● **Texte présenté**:

Les premiers juges pour faire droit à la demande de transcription de l'acte de naissance établi à l'étranger, ont relevé que le seul fait qu'aucune déclaration de naissance n°109 Bis ne figure sur la page du registre de l'établissement de santé, est insuffisant à établir que la déclaration de naissance n°109 Bis soit un faux, que la vérification du registre hospitalier qui ne saurait se voir reconnaître une valeur probante particulière, dans des conditions non précisées par des personnes non identifiées en 2009, soit dix ans après l'établissement des actes, ne permet nullement de déduire de la seule copie d'une page du registre des naissances, que la déclaration de naissance, qui devrait normalement y figurer, est mensongère et ne correspond à aucune naissance, aucun élément ne permettant d'écarter l'existence d'une simple erreur de tenue du registre, que par ailleurs, l'authenticité de l'acte de naissance dressé le 9 mars 1999 sur la foi de la déclaration de naissance du 12 février 1999 a pu être vérifiée ;

Ismaël X... soutient que compte tenu des deux levées d'acte revenues positives les 16 mars 2004 et 29 juin 2009 au Consulat général de France à Douala, l'authenticité de l'acte de naissance litigieux doit être considérée établie et la transcription ordonnée, alors que l'appréciation portée par le Consulat général de France à Douala sur l'authenticité dudit acte, en l'absence de décision judiciaire irrévocable se prononçant sur l'extranéité de l'intéressé, ne fait pas obstacle à la contestation par le ministère public de sa force probante au sens de l'article 47 du code civil, s'agissant d'un acte de l'état civil étranger ;

Selon le ministère public, le registre de déclaration de naissance qui ne mentionne pas le nom de l'intéressé à la date du 9 février 1999, s'analyse en une donnée extérieure à l'acte de naissance au sens de l'article 47 du code civil, lequel est en apparence régulier en la forme, mais qui empêche d'établir la réalité factuelle de l'événement de la naissance d'Ismaël X... le 9 février 1999, issu d'Elisabeth Y..., tel que rapporté dans ledit acte, le ministère public ajoutant que l'absence de déclaration de naissance n°109 Bis pour la journée du 9 février 1999 au nom d'Ismaël X..., ne correspond à aucune erreur matérielle dans la tenue du registre de naissance, alors que ce registre suit un parfait ordre chronologique, lequel met en évidence que trois naissance ont été mentionnées sur le registre à la date du 9 février 1999 et correspondant aux mères suivantes, soit respectivement :

- n° 109 : Rose D..., 33 ans
- n° 110 : Célestine E..., 24 ans
- n° 111 :Elisabeth H..., 24 ans ;

Ismaël X... se prévaut de l'illicéité de la vérification consulaire in situ à la maternité (Centre médical [...] au Cameroun) où sa mère a accouché, donnant lieu à la consultation du registre des déclarations de naissance, sur le fondement des dispositions de l'article 19, 1°, de l'accord de coopération en matière de justice entre le gouvernement de la République française et le gouvernement de la République unie du Cameroun en date du 21 février 1974 qui prévoient entre eux la délivrance sans frais des expéditions des actes de l'état civil dressés sur leurs territoires respectifs lorsque la demande en est faite dans un intérêt administratif dûment spécifié ou en faveur de leurs citoyens indigents ;

L'article 20 2° de l'accord précité prévoit que les demandes faites par les autorités françaises sont transmises aux autorités locales camerounaises par le représentant de l'Etat de la France ou son délégué territorialement compétent.

● **Données brutes**:
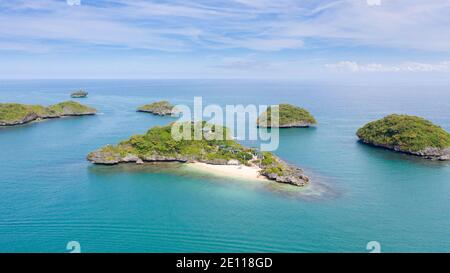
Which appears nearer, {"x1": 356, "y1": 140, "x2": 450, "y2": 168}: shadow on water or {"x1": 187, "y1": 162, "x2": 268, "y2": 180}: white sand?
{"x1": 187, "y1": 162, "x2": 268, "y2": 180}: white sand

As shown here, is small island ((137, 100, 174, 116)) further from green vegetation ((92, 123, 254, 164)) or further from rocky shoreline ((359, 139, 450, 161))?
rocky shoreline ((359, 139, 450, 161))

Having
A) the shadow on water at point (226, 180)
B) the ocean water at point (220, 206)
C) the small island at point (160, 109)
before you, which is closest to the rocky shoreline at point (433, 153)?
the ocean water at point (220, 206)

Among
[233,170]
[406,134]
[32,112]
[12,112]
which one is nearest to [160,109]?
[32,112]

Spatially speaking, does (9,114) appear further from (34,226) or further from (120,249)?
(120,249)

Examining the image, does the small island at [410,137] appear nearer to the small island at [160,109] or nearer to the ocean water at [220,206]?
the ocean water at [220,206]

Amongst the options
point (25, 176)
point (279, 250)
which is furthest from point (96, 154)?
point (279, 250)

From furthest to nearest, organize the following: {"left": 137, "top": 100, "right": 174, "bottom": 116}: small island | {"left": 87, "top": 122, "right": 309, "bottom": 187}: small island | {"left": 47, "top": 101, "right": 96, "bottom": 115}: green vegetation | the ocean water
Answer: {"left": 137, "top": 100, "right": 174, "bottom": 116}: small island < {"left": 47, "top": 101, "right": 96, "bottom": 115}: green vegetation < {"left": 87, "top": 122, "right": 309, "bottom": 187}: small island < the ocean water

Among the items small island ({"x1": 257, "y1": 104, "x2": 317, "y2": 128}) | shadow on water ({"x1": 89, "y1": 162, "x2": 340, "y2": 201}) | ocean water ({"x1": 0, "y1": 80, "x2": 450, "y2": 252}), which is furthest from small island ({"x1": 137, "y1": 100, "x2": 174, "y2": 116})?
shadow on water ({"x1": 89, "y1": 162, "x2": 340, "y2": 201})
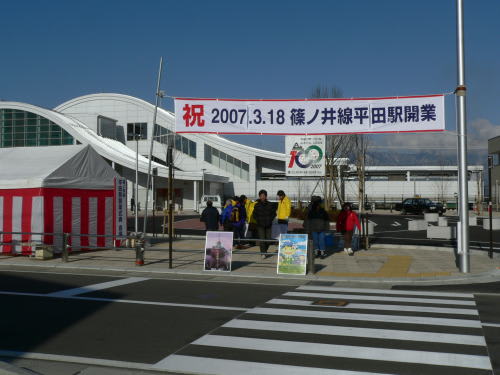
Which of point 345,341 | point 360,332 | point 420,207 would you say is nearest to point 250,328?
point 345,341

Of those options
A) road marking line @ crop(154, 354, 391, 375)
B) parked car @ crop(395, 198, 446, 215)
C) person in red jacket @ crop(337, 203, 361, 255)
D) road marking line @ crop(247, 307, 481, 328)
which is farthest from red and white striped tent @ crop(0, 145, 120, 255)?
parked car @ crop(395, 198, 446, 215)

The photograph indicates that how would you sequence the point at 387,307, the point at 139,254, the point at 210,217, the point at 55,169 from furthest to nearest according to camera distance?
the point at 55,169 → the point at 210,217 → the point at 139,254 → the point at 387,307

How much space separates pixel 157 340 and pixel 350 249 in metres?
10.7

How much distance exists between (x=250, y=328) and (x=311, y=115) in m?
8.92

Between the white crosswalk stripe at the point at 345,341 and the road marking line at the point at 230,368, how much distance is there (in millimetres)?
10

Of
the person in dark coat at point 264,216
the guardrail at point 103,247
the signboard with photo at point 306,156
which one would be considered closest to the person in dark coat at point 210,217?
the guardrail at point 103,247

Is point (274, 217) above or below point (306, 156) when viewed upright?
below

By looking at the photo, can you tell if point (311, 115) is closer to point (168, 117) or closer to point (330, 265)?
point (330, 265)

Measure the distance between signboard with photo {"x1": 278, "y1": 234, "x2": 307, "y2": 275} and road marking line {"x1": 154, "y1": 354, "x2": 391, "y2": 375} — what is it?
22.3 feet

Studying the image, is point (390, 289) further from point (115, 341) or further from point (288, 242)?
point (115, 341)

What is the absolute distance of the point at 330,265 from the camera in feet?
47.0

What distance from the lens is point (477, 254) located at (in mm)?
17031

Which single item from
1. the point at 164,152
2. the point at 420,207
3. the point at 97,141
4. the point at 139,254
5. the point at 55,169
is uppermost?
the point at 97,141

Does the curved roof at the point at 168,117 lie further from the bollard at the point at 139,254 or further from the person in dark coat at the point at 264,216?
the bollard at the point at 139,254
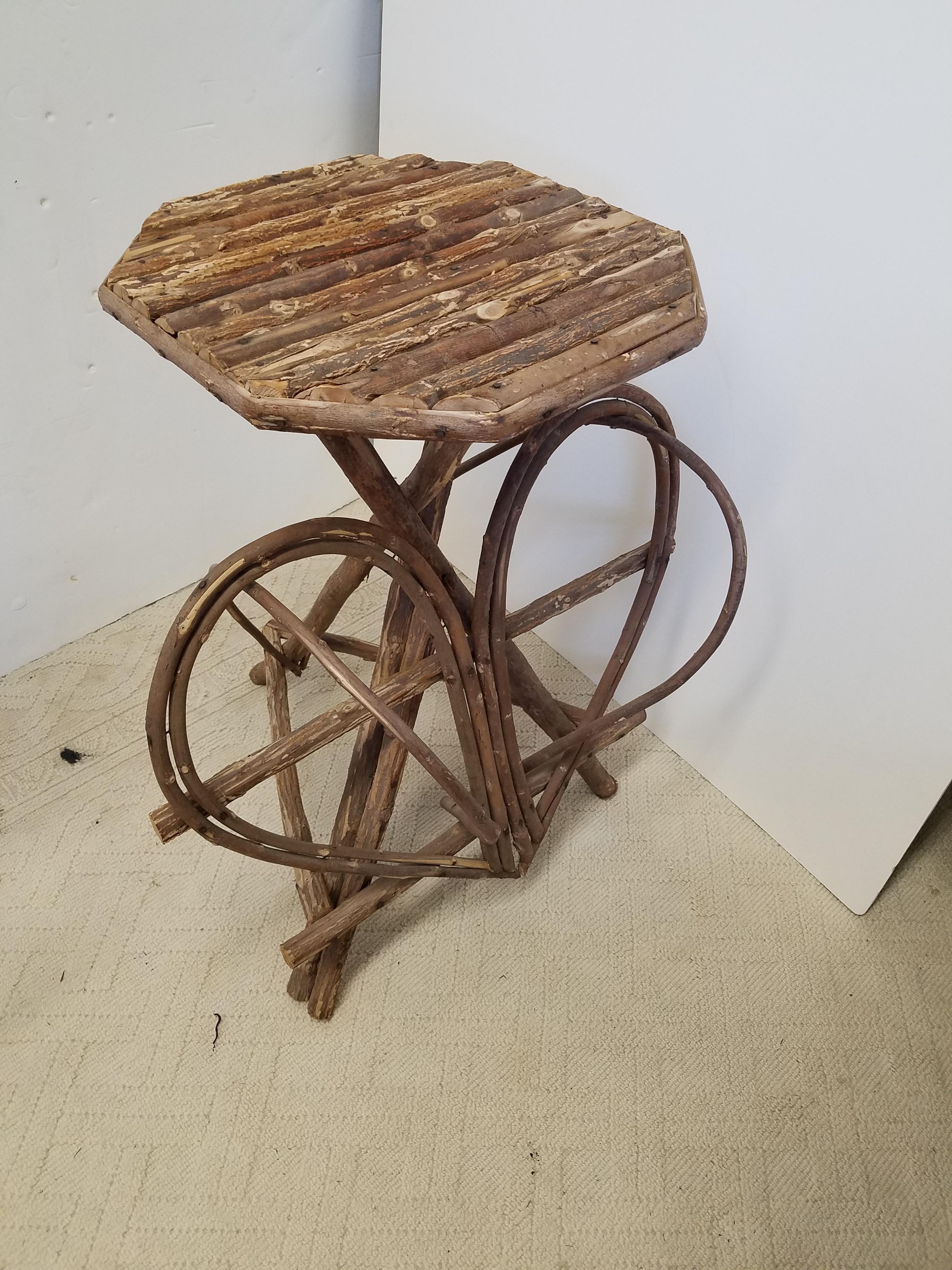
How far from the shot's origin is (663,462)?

● **Consigne**:
Reproduisez le passage du texte sur la transcription de l'acte de naissance, de « L'article 20 2° » à « délégué territorialement compétent. ». Les lignes constituent un ensemble distinct du texte.

● **Réponse**:
L'article 20 2° de l'accord précité prévoit que les demandes faites par les autorités françaises sont transmises aux autorités locales camerounaises par le représentant de l'Etat de la France ou son délégué territorialement compétent.